Senate Candidate Proposes Tax Plan To Benefit Small Businesses

Senate Candidate Proposes Tax Plan To Benefit Small Businesses
The Bookmark Shoppe in Bay Ridge is one example of a local small business. (Photo: The Bookmark Shoppe)

In an effort to improve on Governor Andrew Cuomo’s “Internet Fairness Conformity Tax” proposal, which would make sites like Amazon collect sales tax when facilitating purchases from third-party sellers, Andrew Gounardes, a Democratic candidate running against Senator Marty Golden, is proposing a further tax proposal to benefit small business.

Gounardes’ plan would lower the statewide sales tax for items purchased at small businesses, but raise it correspondingly for items bought at larger stores. He believes this will boost small businesses in Brooklyn, many of which are suffering because of large retail stores. But that’s not to say small businesses will suddenly win out over big businesses. According to Gournades, there will merely be more competition among the small, privately owned businesses.

“Small businesses will become more competitive, consumers will save money by shopping locally and the state will reduce its budget deficit,” he said. “And Amazon and Walmart will be just fine.”

This proposal, Gounardes says, makes it cheaper for consumers to shop at their local small business.

“For example, if you wanted to buy a book, you could shop local or shop from Amazon. Amazon will almost always undoubtedly be cheaper, which means that the small local bookstore just can’t compete and ends up losing your business,” he told BKLYNER. “By lowering the sales tax on small businesses, we make it cheaper and easier for local consumers to choose to support their local businesses.”

Local businesses generate 70% more local economic activity per square foot than big box stores, according to a 2014 Huffington Post article. Shopping locally is also better for the environment, according to the article, by helping to reduce “processing, packaging and transportation waste,” which leads to less pollution.

But one can argue that this proposal interferes with the free market, which allows for unrestricted competition and private transactions between buyers and sellers.

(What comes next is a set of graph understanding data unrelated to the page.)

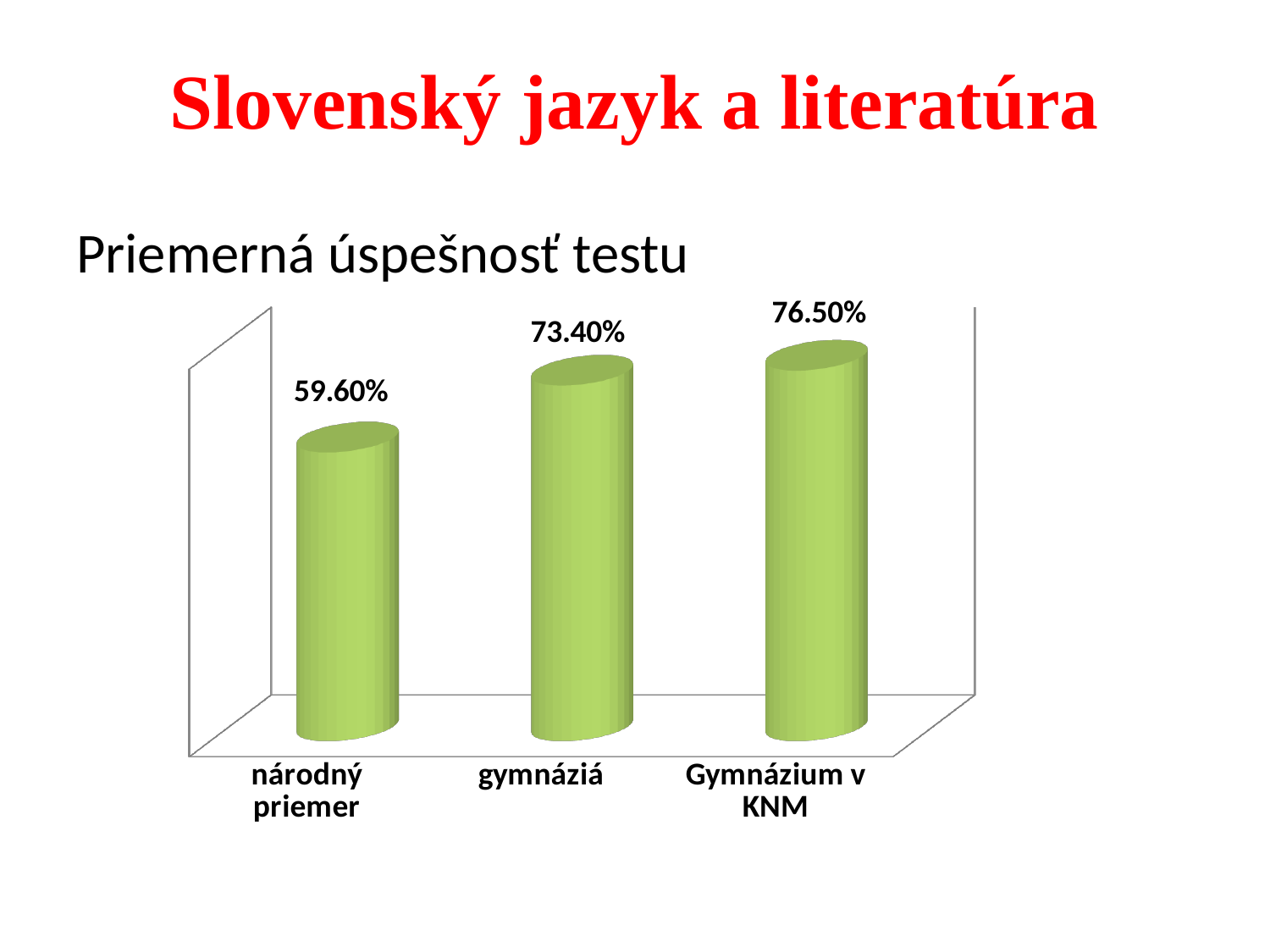
What kind of chart is shown on the slide? bar chart What is the value for Gymnázium v KNM? 76.50% What is the value for gymnáziá? 73.40% Which category has the lowest value? národný priemer What is the title of the chart? Priemerná úspešnosť testu How many categories are shown in the chart? 3 What is the difference between the values for gymnáziá and národný priemer? 13.80% Which category has the highest value? Gymnázium v KNM Do the values rise or fall from left to right across the categories? rise What is the difference between the values for Gymnázium v KNM and národný priemer? 16.90% What is the value for národný priemer? 59.60% Which is larger, the value for gymnáziá or the value for Gymnázium v KNM? Gymnázium v KNM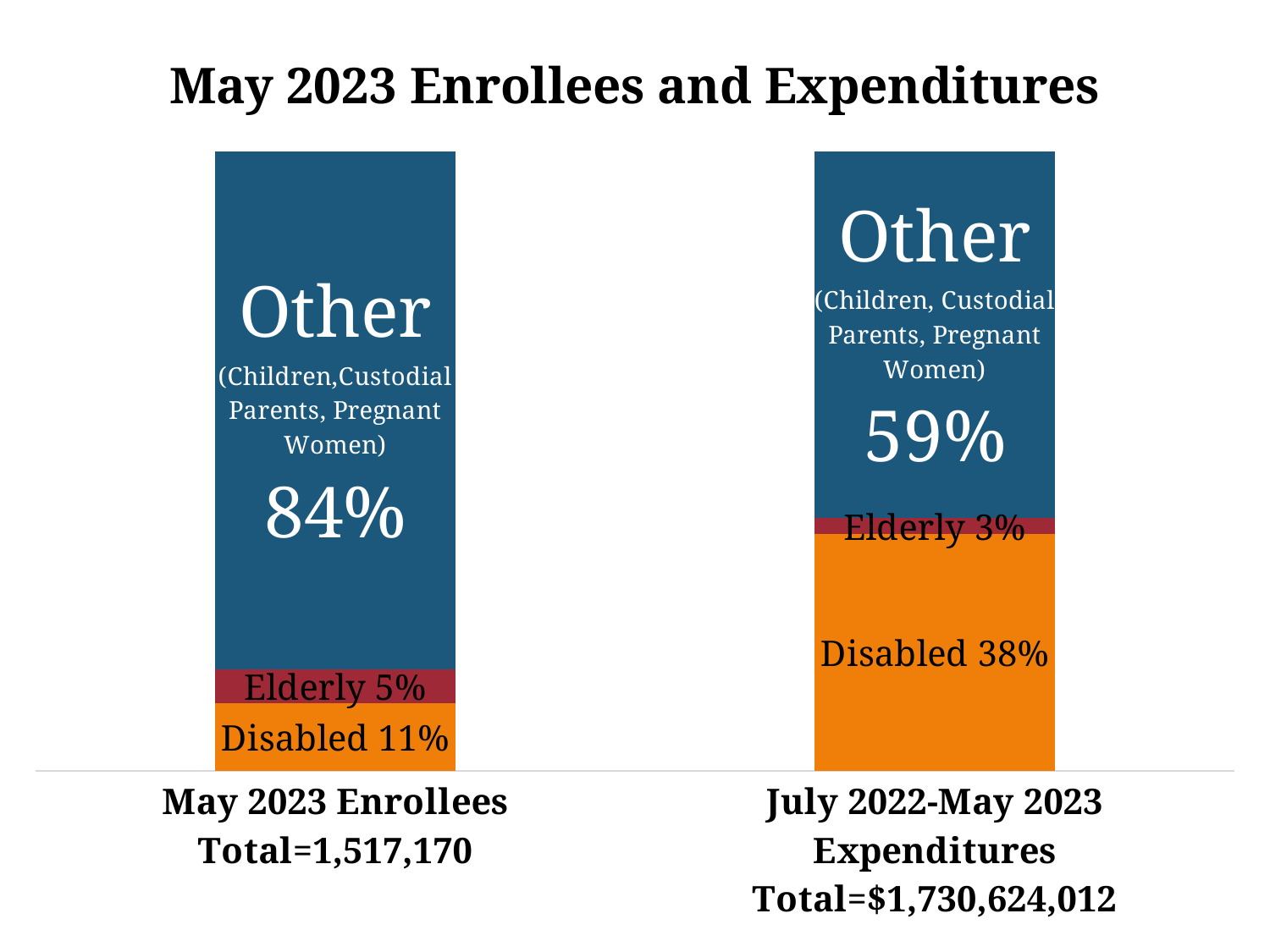
What is the difference between the Disabled share of Expenditures and the Disabled share of Enrollees? 27 percentage points What share of May 2023 Enrollees is Disabled? 11% What share of May 2023 Enrollees is Elderly? 5% Which group has the smallest share of July 2022-May 2023 Expenditures? Elderly What share of July 2022-May 2023 Expenditures is Other (Children, Custodial Parents, Pregnant Women)? 59% What kind of chart is shown on the slide? Stacked bar chart Which group has the largest share of May 2023 Enrollees? Other (Children, Custodial Parents, Pregnant Women) What is the total of July 2022-May 2023 Expenditures shown? $1,730,624,012 What is the total number of May 2023 Enrollees shown? 1,517,170 How many stacked bars are shown on the slide? 2 What share of July 2022-May 2023 Expenditures is Elderly? 3% Is the Disabled share larger for May 2023 Enrollees or for July 2022-May 2023 Expenditures? July 2022-May 2023 Expenditures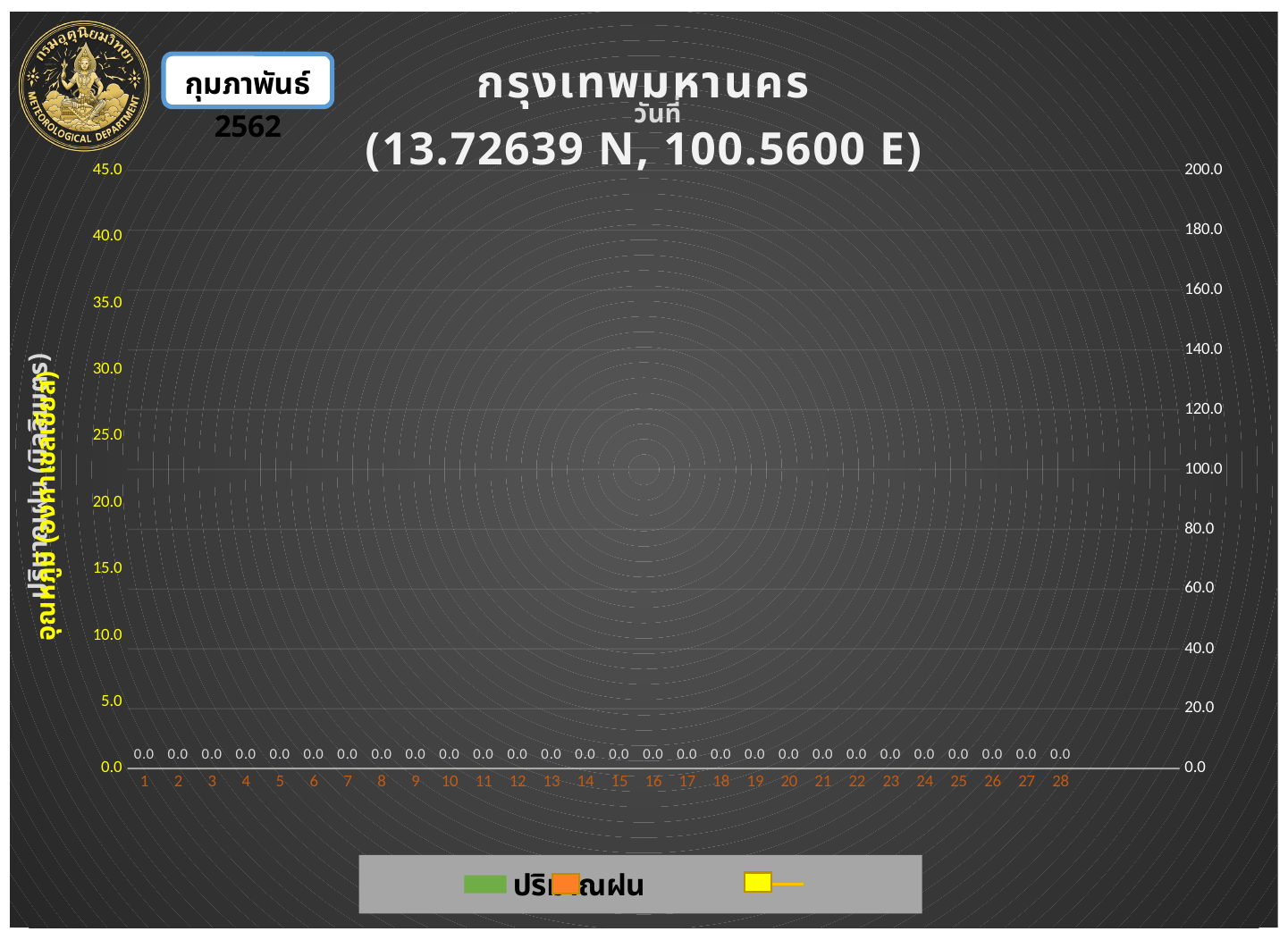
What is the data label value shown for day 14? 0.0 What is the data label value shown for day 1? 0.0 What is the highest tick value shown on the left vertical axis? 45.0 What is the data label value shown for day 28? 0.0 Do the plotted values rise, fall, or stay flat across the days on the x axis? stay flat What is the highest tick value shown on the right vertical axis? 200.0 What is the difference between the values for day 3 and day 25? 0.0 What is the last day number shown on the x axis? 28 How many days (categories) are shown along the x axis? 28 Is the value for day 10 greater or less than 5.0? less What is the first day number shown on the x axis? 1 Is the value for day 20 greater or less than 20.0? less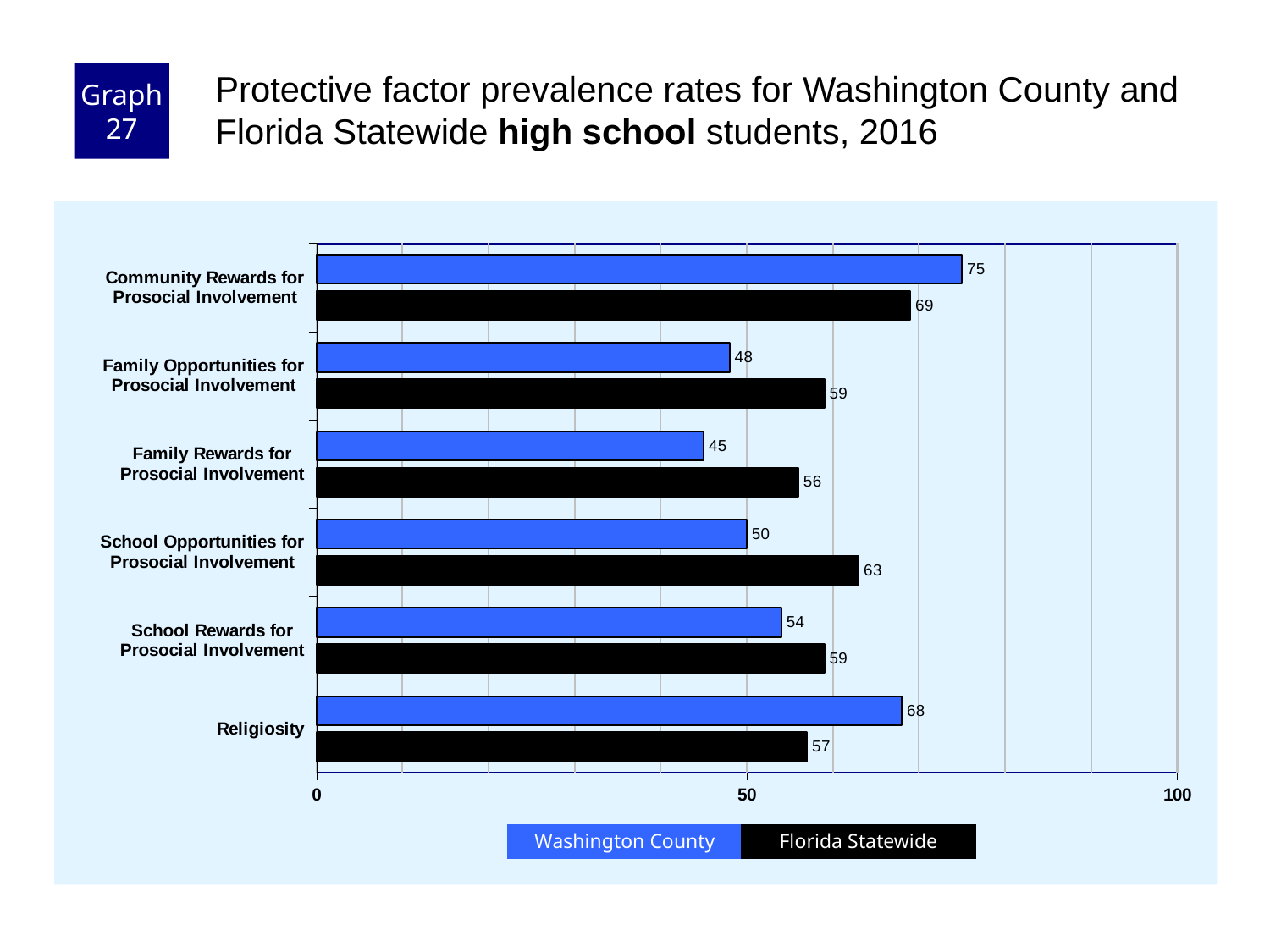
Which protective factor has the highest Washington County value? Community Rewards for Prosocial Involvement What type of chart is shown on the slide? Bar chart Is the Washington County value for Family Rewards for Prosocial Involvement greater or less than 50? less What is the Washington County value for Community Rewards for Prosocial Involvement? 75 For School Rewards for Prosocial Involvement, which is larger: Washington County or Florida Statewide? Florida Statewide How many protective factors are shown on the chart? 6 How many series does the legend list? 2 What is the Washington County value for Religiosity? 68 What is the difference between the Florida Statewide and Washington County values for Family Opportunities for Prosocial Involvement? 11 What is the Florida Statewide value for School Opportunities for Prosocial Involvement? 63 Which protective factor has the lowest Washington County value? Family Rewards for Prosocial Involvement Which protective factor has the lowest Florida Statewide value? Family Rewards for Prosocial Involvement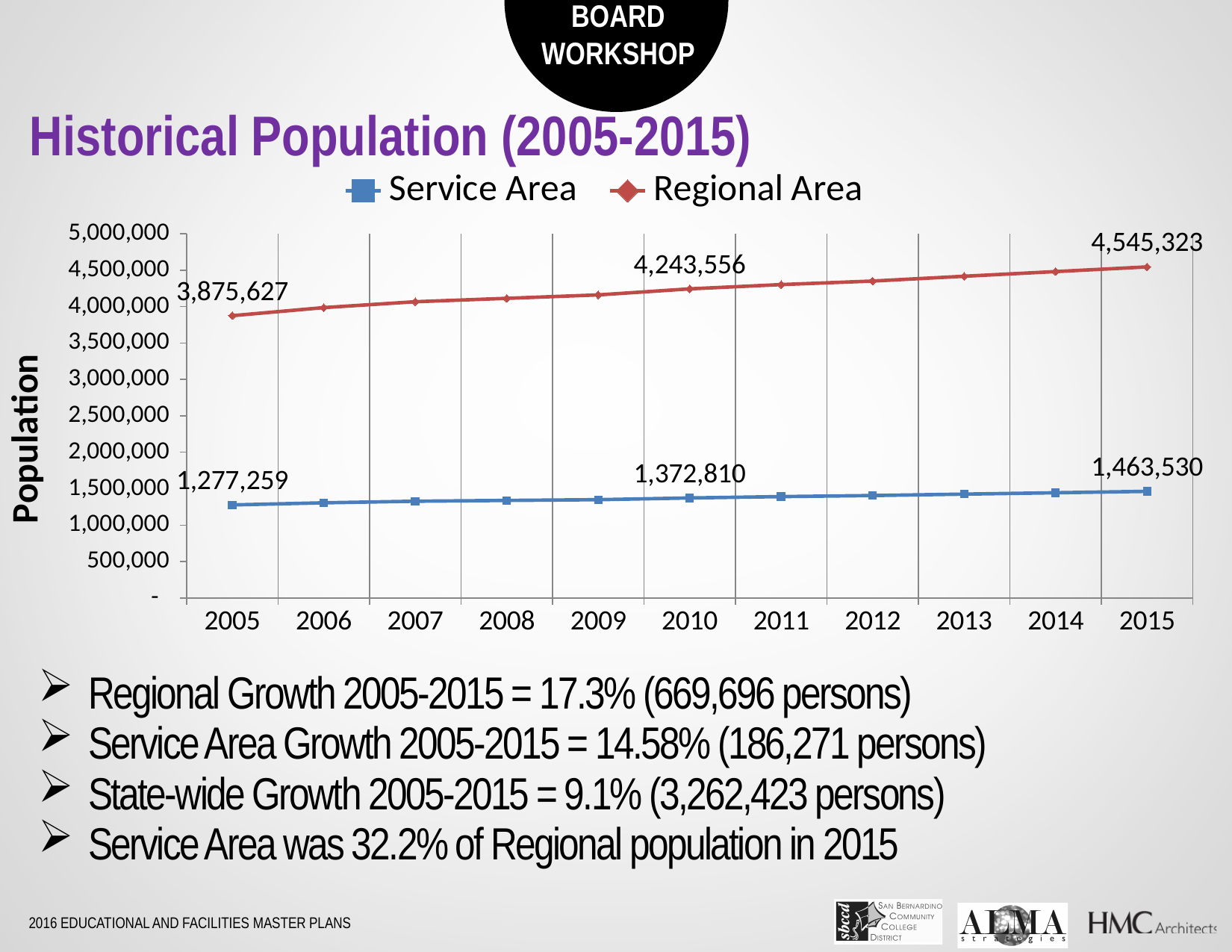
By how much did the Regional Area population increase from 2005 to 2015? 669,696 What is the difference between the Regional Area and Service Area populations in 2010? 2,870,746 What was the Regional Area population in 2015? 4,545,323 What type of chart is shown on the slide? line chart Does the Service Area population rise or fall from 2005 to 2015? rise What was the Service Area population in 2010? 1,372,810 How many series does the legend list? 2 What was the Service Area population in 2015? 1,463,530 Which series has the higher population in 2015, Service Area or Regional Area? Regional Area What was the Regional Area population in 2005? 3,875,627 How many years are plotted along the x axis? 11 Is the Regional Area value for 2012 greater or less than 4,000,000? greater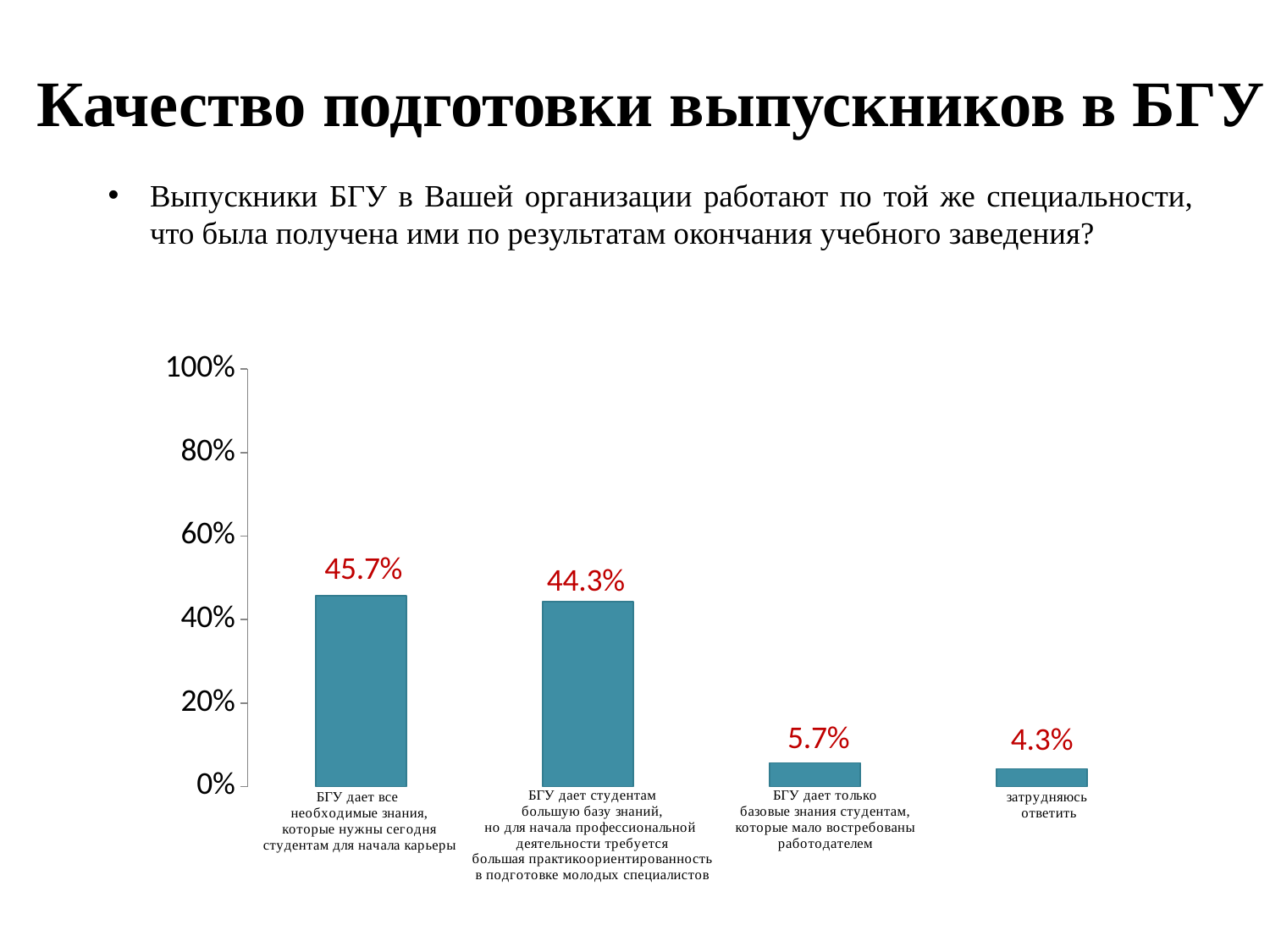
What is the value for the category "БГУ дает только базовые знания студентам, которые мало востребованы работодателем"? 5.7% What is the maximum value shown on the vertical axis? 100% Is the value for "БГУ дает студентам большую базу знаний..." greater or less than 60%? less What is the value for the category "БГУ дает все необходимые знания, которые нужны сегодня студентам для начала карьеры"? 45.7% What kind of chart is shown on the slide? bar chart How many categories are shown in the chart? 4 Which is larger: the value for "БГУ дает только базовые знания..." or the value for "затрудняюсь ответить"? БГУ дает только базовые знания... Which category has the lowest value? затрудняюсь ответить What is the difference between the values for "БГУ дает все необходимые знания..." (45.7%) and "БГУ дает студентам большую базу знаний..." (44.3%)? 1.4% Which category has the highest value? БГУ дает все необходимые знания, которые нужны сегодня студентам для начала карьеры What is the value for the category "затрудняюсь ответить"? 4.3% What is the difference between the values for "БГУ дает только базовые знания..." and "затрудняюсь ответить"? 1.4%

Gounardes believes that’s not the case at all.

“We always use tax rates to incentivize certain types of consumer behavior and to support certain types of businesses. This is no different,” Gounardes said. “We need to stop paying lip service to small businesses by just saying ‘shop local’ and instead help consumers by actually making it easier to shop local.”

According to Sara Nordmann, the executive director of the Atlantic Business Improvement District (BID), local small businesses need all the tools in the legislature’s arsenal, but she is “wary of unintended consequences of uneven taxation, especially because large retailers can always drop prices to stay competitive. (And BIDs do also represent large retailers),” she said.

“In the current retail atmosphere, consumers are often motivated by factors other than price–such as expertise, curation, or experience,” she said. “Small businesses are well positioned to offer those factors to consumers; however, they are suffering from high property taxes passed through in their leases.”

Nordmann believes a better option would be to lower property taxes on commercial buildings that lease to small businesses—it “would do more good than adjusting taxes on the consumer side,” she said.

Christine Freglette, the owner of Bay Ridge’s The Bookmark Shoppe, believes otherwise. Gounardes’ plan, she said, would make small businesses have a fair advantage.

“Until now, Amazon and other big retailers have been able to price out small and local business owners through aggressive loss-leading pricing and not charging sales tax,” Freglette said. “It’s a really unfair advantage.”

“There are so many small businesses struggling to make ends meet, and this plan would allow them to offer lower prices to consumers without sacrificing any of their revenue. It would be a big help.”

“This could be a great thing for Brooklyn, and for the state,” Gounardes said. “It would give people an incentive to shop at the small, local businesses that form the heart of our communities.”